## TEXTAUSSCHNITT

Das ist natürlich auch ein Aspekt. 

Ich glaube gestern kam ja mal wieder so eine grandiose Meldung: glaube Tante Google war es::
Wenn man die Standortermittlung als User deaktviert, werden die Daten trotzdem aufgezeichnet -> Nachtigall ik hör dir ......


----------



## fishhawk (16. August 2018)

*AW: elektronischer Erlaubnisschein - Testphase in Bayern*



Wegberger schrieb:


> Hallo fishhawk,
> 
> 
> 
> ...




Aber Google, Whats-App oder sonstige Dienste würden doch niemals Userdaten aufzeichnen, Profile erstellen und damit handeln. Nachrichtendienste würden niemals Trojaner platzieren.

Und hier im AB lesen nur und posten nur echte Angler.

Woraus soll sich da also ein Risiko beim digitalen Erlaubnisschein und ggf, digitalen Fangbuch vergeben.

Oder hab ich da was falsch verstanden?

## DATENAUSZUG
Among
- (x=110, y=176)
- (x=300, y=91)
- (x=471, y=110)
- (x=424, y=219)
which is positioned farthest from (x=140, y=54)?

## DEINE AUFGABEN
(a) Was geschieht laut der im Forenauszug zum elektronischen Erlaubnisschein erwähnten Meldung, wenn man als User die Standortermittlung deaktiviert?
(b) Führe den Forenauszug zum elektronischen Erlaubnisschein im Anschluss an seinen letzten Satz weiter.

## GELÖSTE AUFGABEN
(a) Die Daten werden trotzdem aufgezeichnet.

(b)
----------



## Lajos1 (20. August 2018)

*AW: elektronischer Erlaubnisschein - Testphase in Bayern*



fishhawk schrieb:


> Ich werde solange es geht Erlaubnisscheine in Papierform nutzen.
> 
> Beim Angeln hat ein eingeschaltetes Smartphone nichts bei mir verloren. Da will ich meine Ruhe.




Hallo,


da bin ich voll bei Dir. Das Smartphone/Handy wäre das Letzte, was ich zum Angeln mitnehmen würde.


Petri Heil


Lajos


----------



## TeeHawk (20. August 2018)

*AW: elektronischer Erlaubnisschein - Testphase in Bayern*

Dann noch der neue Verbandsauweis dazu und wir haben den Salat...

Big Brother, wie es sich George Orwell nicht einmal vorstellen konnte...


----------



## fishhawk (20. August 2018)

*AW: elektronischer Erlaubnisschein - Testphase in Bayern*



Lajos1 schrieb:


> Hallo,
> 
> 
> da bin ich voll bei Dir. Das Smartphone/Handy wäre das Letzte, was ich zum Angeln mitnehmen würde.
> ...



Also ein Mobiltelefon für den Notfall habe ich schon dabei.

Aber da ich beim Angeln abschalten will, gilt das auch fürs Handy.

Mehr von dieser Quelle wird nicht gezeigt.